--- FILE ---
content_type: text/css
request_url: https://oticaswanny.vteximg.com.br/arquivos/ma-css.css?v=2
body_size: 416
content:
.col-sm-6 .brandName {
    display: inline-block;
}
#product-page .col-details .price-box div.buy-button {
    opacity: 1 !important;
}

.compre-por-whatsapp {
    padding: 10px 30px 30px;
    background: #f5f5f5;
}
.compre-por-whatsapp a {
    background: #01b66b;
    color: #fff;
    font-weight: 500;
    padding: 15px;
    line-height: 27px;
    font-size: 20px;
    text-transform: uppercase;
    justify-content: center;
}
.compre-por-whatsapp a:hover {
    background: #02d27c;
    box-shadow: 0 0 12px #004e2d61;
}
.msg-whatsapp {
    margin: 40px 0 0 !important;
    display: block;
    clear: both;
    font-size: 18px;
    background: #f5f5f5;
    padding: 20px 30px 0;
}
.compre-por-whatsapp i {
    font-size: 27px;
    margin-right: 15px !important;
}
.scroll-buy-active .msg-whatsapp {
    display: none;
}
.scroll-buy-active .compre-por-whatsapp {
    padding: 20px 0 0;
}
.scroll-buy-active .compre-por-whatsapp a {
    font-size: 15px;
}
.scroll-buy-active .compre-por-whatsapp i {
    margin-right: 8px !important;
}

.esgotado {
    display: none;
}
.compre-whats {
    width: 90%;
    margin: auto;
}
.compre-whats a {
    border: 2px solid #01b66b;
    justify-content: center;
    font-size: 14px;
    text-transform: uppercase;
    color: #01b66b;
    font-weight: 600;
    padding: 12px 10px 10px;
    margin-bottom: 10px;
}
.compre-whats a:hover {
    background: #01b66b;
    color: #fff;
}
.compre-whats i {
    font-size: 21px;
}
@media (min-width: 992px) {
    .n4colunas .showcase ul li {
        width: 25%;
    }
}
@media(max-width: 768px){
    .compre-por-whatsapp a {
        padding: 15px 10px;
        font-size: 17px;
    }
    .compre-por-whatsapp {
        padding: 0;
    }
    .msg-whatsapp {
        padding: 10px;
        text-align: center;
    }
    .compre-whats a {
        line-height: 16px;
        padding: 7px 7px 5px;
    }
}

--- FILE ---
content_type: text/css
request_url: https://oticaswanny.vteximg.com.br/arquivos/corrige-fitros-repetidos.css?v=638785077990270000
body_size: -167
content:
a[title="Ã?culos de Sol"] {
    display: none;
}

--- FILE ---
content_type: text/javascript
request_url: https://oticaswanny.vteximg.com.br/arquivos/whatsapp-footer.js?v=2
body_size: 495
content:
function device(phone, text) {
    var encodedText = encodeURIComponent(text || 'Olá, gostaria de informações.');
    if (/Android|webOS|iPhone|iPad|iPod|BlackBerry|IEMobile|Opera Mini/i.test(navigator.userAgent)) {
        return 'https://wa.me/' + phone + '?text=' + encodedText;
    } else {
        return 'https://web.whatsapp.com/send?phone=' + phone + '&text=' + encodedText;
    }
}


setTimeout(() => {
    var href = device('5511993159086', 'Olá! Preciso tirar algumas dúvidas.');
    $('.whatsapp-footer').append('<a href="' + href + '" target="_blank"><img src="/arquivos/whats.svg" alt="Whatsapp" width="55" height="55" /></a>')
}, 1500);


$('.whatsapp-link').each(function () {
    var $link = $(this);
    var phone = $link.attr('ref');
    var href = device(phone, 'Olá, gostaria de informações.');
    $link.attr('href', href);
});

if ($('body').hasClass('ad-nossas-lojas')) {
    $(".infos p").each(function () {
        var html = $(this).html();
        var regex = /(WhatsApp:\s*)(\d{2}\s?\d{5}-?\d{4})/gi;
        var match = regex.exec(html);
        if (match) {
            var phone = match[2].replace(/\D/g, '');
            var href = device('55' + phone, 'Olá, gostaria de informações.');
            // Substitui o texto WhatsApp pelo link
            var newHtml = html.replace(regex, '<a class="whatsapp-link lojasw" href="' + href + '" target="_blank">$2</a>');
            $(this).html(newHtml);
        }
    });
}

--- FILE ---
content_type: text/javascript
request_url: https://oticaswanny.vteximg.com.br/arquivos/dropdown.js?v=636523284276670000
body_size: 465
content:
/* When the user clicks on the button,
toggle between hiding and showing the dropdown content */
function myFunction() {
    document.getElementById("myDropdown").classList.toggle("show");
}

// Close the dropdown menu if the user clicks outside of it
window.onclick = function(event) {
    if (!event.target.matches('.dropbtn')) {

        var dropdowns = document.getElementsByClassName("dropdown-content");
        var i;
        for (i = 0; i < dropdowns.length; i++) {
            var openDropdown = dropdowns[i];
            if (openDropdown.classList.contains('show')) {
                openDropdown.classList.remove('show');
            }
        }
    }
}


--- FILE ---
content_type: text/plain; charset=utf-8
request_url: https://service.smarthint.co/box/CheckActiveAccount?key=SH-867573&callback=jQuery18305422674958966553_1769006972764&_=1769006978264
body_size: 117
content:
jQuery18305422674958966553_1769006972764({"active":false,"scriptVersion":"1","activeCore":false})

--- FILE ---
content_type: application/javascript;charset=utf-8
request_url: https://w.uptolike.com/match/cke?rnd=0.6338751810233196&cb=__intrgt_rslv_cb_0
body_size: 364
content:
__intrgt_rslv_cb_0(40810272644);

+ + + + +

TASK REQUIREMENTS:
Reproduce only the lines above spanning from the line containing "font-weight: 600;" through the line containing "WhatsApp pelo link", word for word.

WRITTEN REPLY:
    font-weight: 600;
    padding: 12px 10px 10px;
    margin-bottom: 10px;
}
.compre-whats a:hover {
    background: #01b66b;
    color: #fff;
}
.compre-whats i {
    font-size: 21px;
}
@media (min-width: 992px) {
    .n4colunas .showcase ul li {
        width: 25%;
    }
}
@media(max-width: 768px){
    .compre-por-whatsapp a {
        padding: 15px 10px;
        font-size: 17px;
    }
    .compre-por-whatsapp {
        padding: 0;
    }
    .msg-whatsapp {
        padding: 10px;
        text-align: center;
    }
    .compre-whats a {
        line-height: 16px;
        padding: 7px 7px 5px;
    }
}

--- FILE ---
content_type: text/css
request_url: https://oticaswanny.vteximg.com.br/arquivos/corrige-fitros-repetidos.css?v=638785077990270000
body_size: -167
content:
a[title="Ã?culos de Sol"] {
    display: none;
}

--- FILE ---
content_type: text/javascript
request_url: https://oticaswanny.vteximg.com.br/arquivos/whatsapp-footer.js?v=2
body_size: 495
content:
function device(phone, text) {
    var encodedText = encodeURIComponent(text || 'Olá, gostaria de informações.');
    if (/Android|webOS|iPhone|iPad|iPod|BlackBerry|IEMobile|Opera Mini/i.test(navigator.userAgent)) {
        return 'https://wa.me/' + phone + '?text=' + encodedText;
    } else {
        return 'https://web.whatsapp.com/send?phone=' + phone + '&text=' + encodedText;
    }
}


setTimeout(() => {
    var href = device('5511993159086', 'Olá! Preciso tirar algumas dúvidas.');
    $('.whatsapp-footer').append('<a href="' + href + '" target="_blank"><img src="/arquivos/whats.svg" alt="Whatsapp" width="55" height="55" /></a>')
}, 1500);


$('.whatsapp-link').each(function () {
    var $link = $(this);
    var phone = $link.attr('ref');
    var href = device(phone, 'Olá, gostaria de informações.');
    $link.attr('href', href);
});

if ($('body').hasClass('ad-nossas-lojas')) {
    $(".infos p").each(function () {
        var html = $(this).html();
        var regex = /(WhatsApp:\s*)(\d{2}\s?\d{5}-?\d{4})/gi;
        var match = regex.exec(html);
        if (match) {
            var phone = match[2].replace(/\D/g, '');
            var href = device('55' + phone, 'Olá, gostaria de informações.');
            // Substitui o texto WhatsApp pelo link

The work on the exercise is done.